# First Full Togg Babies!!!



## Delilah (Jan 6, 2013)

So today around 4:00 I went out to feed my one baby and check on my doe, Sage. I wasn't really expecting anything because this morning she still had ligaments and her udder hadn't grown much. Well upon getting out there I found Sage laying down pushing with only a swollen head sticking out. I tried to push it back in to hopefully reposition it and pull it out correctly. With seeing the swollen head and no breathing I assumed that the kid was dead. 
I called my mom to ask for assistance and she arrived as soon as she could. And with my help we pulled the kid out. My mom rubbed him off to get the goop off figuring just like me that he was dead. But he proved us wrong. He started moving his head and tongue and miraculously started breathing without any help from my mom or I. 
We cleaned him off and my mom checked to see if there was another kid. 
Sure enough there was...a breech baby to be exact. We got her out as fast as possible and thankfully she was 100% alright. 
My mom and I both being slight pessimist did not feel very optimistic about the first kid living. His head and his tongue were both swollen but not as badly as I had thought when he first came out. 
But defying what my mom and I both thought, the swelling has went down, his breathing has improved and he has even been standing! 
So to wrap everything up I got a buck and doe both with wattles!! 
No pictures yet, but if you read through all that thank you!!


----------



## rebelINny (Feb 7, 2014)

Wow, quite the ordeal! So glad all is well s nd congrats on new adorable babies.


----------



## ksalvagno (Oct 6, 2009)

Glad it went well. You will have to post pictures.


----------



## GodsGarden (Feb 6, 2015)

Glad they are doing well and Congratulations on the new babies! I too can't wait to see pictures. I adore Toggs with wattles


----------



## milk and honey (Oct 31, 2010)

Yaaaa! Great job! LOVE those wattles 


Sent from my iPhone using Goat Forum


----------



## caprinelivin (Mar 6, 2014)

Congratulations on your babies and a job well done


----------



## groovyoldlady (Jul 21, 2011)

Huzzah! So glad it all went well. Give us pictures SOON!


----------



## GoatieGranny (Jul 26, 2013)

A double blessing! Can't wait to see the pictures. Congratulations!


----------



## Delilah (Jan 6, 2013)

Thanks everyone!!! I finally have pictures but only of the buck.





















Sorry about the poor quality!!


----------



## rebelINny (Feb 7, 2014)

Aww cute.
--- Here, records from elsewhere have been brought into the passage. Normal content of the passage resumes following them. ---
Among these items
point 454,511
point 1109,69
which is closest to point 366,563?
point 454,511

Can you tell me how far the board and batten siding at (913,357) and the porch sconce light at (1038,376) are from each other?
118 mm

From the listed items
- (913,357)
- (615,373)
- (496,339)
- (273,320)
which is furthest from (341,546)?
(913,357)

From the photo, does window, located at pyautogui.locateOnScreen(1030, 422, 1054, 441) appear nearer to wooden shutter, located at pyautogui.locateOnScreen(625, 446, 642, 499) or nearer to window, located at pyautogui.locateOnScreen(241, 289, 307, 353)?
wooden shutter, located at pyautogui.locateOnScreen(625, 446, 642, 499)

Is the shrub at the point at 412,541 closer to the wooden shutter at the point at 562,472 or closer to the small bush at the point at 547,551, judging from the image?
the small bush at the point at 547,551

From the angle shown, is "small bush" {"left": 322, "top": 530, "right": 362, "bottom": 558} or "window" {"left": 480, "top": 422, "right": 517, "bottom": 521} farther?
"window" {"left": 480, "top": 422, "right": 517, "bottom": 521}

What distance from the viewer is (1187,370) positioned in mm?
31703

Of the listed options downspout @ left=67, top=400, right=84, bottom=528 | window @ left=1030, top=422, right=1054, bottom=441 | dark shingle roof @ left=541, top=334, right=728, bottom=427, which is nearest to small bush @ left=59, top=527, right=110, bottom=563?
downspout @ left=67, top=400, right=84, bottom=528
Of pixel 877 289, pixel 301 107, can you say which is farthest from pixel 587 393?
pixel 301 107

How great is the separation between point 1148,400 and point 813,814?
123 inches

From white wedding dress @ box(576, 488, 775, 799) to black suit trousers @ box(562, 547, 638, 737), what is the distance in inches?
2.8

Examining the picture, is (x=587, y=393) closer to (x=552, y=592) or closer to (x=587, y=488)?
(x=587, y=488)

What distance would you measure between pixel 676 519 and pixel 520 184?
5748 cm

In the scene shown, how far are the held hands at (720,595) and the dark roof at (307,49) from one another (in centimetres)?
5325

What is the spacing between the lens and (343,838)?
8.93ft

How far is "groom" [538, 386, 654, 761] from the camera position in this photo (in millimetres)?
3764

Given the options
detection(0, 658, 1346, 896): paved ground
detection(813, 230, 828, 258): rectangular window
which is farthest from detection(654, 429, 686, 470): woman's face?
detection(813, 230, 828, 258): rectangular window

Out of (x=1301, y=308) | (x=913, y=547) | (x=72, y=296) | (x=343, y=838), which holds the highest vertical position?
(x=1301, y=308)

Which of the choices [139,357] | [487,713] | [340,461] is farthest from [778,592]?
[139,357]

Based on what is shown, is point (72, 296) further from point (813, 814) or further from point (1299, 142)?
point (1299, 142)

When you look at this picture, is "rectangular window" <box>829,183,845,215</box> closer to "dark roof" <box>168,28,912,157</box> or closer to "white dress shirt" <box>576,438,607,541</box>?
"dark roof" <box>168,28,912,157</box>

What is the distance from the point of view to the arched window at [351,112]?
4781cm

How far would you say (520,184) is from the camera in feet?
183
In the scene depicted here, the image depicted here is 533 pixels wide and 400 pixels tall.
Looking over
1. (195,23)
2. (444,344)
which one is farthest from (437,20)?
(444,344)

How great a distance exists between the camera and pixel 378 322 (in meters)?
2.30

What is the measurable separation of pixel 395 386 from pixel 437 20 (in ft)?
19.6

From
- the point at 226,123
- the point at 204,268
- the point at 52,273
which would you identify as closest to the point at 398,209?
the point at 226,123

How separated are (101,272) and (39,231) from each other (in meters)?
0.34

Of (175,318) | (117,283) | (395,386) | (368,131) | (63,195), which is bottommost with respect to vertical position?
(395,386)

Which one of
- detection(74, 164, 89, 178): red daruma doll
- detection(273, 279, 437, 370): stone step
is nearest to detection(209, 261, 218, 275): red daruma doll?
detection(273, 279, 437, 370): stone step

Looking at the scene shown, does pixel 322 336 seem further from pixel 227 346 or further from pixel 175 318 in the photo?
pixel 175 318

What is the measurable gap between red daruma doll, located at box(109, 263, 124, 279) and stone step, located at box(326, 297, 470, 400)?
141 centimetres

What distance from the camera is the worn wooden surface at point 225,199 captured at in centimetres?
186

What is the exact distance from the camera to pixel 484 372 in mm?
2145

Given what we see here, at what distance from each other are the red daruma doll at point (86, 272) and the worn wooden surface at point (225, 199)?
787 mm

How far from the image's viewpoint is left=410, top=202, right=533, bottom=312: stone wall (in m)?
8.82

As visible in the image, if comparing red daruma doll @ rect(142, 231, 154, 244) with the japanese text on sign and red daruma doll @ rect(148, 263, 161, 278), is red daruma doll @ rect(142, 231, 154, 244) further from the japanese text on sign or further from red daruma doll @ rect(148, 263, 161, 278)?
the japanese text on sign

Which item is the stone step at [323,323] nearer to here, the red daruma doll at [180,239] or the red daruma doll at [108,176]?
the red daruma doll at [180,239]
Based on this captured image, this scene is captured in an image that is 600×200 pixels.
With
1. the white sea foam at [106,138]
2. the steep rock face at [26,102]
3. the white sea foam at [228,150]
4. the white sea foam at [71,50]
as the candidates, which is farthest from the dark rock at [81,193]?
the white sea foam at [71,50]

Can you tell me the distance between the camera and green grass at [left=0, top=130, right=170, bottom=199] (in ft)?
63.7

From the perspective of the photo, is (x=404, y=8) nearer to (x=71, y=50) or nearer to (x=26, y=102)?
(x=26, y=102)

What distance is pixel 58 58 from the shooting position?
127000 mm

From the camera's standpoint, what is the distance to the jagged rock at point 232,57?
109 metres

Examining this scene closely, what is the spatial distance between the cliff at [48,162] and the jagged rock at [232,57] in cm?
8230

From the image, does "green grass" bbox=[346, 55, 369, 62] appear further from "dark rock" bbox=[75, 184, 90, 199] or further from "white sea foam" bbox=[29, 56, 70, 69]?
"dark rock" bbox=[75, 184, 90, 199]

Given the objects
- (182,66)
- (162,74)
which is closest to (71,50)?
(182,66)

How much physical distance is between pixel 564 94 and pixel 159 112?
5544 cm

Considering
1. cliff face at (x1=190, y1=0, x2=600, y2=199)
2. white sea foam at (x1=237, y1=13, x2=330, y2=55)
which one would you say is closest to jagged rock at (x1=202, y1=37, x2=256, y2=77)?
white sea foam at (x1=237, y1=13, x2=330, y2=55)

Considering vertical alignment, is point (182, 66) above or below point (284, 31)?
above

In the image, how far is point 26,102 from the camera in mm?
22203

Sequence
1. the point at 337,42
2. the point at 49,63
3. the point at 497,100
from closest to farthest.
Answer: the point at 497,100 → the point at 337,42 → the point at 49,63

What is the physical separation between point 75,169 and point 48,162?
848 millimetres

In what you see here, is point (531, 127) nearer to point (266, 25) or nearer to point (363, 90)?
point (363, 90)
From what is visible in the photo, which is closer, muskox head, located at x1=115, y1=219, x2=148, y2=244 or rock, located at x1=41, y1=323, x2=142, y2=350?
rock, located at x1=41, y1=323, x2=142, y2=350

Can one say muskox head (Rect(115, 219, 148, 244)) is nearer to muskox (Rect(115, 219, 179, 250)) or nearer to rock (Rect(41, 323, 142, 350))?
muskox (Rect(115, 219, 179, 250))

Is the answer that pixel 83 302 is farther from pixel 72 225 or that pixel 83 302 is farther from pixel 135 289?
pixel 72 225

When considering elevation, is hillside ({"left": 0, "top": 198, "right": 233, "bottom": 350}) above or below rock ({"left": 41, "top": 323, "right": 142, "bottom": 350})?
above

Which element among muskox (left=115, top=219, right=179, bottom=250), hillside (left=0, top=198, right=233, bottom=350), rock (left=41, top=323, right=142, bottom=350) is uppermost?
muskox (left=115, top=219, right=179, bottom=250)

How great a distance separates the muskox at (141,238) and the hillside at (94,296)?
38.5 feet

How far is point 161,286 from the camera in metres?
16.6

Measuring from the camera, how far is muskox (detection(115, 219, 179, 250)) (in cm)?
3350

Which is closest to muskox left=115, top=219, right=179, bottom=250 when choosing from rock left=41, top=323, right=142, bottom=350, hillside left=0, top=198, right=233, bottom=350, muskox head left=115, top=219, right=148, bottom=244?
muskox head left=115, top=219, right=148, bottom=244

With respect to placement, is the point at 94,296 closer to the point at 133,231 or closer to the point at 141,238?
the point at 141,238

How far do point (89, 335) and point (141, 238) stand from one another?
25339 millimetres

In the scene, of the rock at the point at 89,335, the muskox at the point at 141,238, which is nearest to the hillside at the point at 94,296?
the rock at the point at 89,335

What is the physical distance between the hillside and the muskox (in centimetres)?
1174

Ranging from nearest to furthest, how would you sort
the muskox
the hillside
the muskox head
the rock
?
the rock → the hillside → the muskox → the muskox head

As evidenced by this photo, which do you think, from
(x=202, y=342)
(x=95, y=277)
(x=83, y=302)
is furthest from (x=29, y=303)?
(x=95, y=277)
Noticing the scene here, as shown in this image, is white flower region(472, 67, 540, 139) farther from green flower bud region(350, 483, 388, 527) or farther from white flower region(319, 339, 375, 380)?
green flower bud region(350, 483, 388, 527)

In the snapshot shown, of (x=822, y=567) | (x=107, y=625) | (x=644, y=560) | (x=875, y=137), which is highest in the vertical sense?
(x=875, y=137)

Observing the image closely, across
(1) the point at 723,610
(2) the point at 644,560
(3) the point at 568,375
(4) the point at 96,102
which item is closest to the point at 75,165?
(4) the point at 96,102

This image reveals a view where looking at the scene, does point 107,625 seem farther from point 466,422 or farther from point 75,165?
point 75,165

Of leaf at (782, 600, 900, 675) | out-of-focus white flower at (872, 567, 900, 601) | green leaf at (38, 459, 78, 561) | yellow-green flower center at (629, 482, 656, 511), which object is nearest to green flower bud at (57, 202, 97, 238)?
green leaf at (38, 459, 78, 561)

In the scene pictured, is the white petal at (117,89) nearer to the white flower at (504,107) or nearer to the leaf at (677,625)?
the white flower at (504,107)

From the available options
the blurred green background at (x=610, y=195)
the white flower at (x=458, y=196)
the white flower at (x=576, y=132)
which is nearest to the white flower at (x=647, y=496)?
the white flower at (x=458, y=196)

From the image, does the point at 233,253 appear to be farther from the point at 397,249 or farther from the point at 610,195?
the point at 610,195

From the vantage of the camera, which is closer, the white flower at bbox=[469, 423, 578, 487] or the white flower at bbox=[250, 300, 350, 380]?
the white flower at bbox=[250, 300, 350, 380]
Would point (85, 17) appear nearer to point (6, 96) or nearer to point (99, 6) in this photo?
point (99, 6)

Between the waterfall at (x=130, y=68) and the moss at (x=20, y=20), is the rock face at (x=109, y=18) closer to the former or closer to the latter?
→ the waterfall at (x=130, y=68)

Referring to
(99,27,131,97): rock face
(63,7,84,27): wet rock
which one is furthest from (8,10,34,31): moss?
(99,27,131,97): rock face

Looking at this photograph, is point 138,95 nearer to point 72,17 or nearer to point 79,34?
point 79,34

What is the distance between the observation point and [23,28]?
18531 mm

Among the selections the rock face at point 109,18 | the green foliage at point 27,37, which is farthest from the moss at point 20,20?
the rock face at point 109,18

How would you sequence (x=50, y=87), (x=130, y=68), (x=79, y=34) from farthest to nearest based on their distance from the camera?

Are togg's usually so dark at birth? Curious. I have my first togg babies due in 13 days.


----------



## Delilah (Jan 6, 2013)

Ours are usually born dark like that, as they get older their color sometimes lightens other times it just stays that darker shade.
That's really exciting!!


----------



## rebelINny (Feb 7, 2014)

Mine will actually be mini togg's I'm hoping for correct color though. My doe has only ever had trips and she is certainly huge this year


----------



## Cactus_Acres (Sep 24, 2013)

Cute! 

We had a similar thing with our doe that was carrying triplets, bad presentation (two coming out head first at the same time, both sets of legs back, one small girl and one large girl with a large buckling behind them), thought she was dead, vet said to try rubbing her down because there might be a spark there. In our case, I have never delivered a mal-presentation before, and this one was not the type to learn how to correct presentation on. I had to take her to the vet with the small doeling's head and neck hanging out of her body. I swore that she was dead, seeing as how it was not warm out and the doeling's head was swollen and cold. 

Today she is six days old, and is in "time out" in the big dog kennel right now because she keeps chewing on the power cords under my computer desk. 

Nothing like bad presentations to make for rough starts for these little tykes.

Waiting to re-introduce her to the herd later this week. Temps have been cold since she was born (tonight expecting a dip into the negative temps), and she needed to be inside the first day to get her temp regulated. Later this week we are looking to have temps that get steadily warmer, so I am thinking I will start taking her out during the "heat" of the day then to start getting acclimated.

Yay for babies toughing it out and managing to surprise us with their toughness!


----------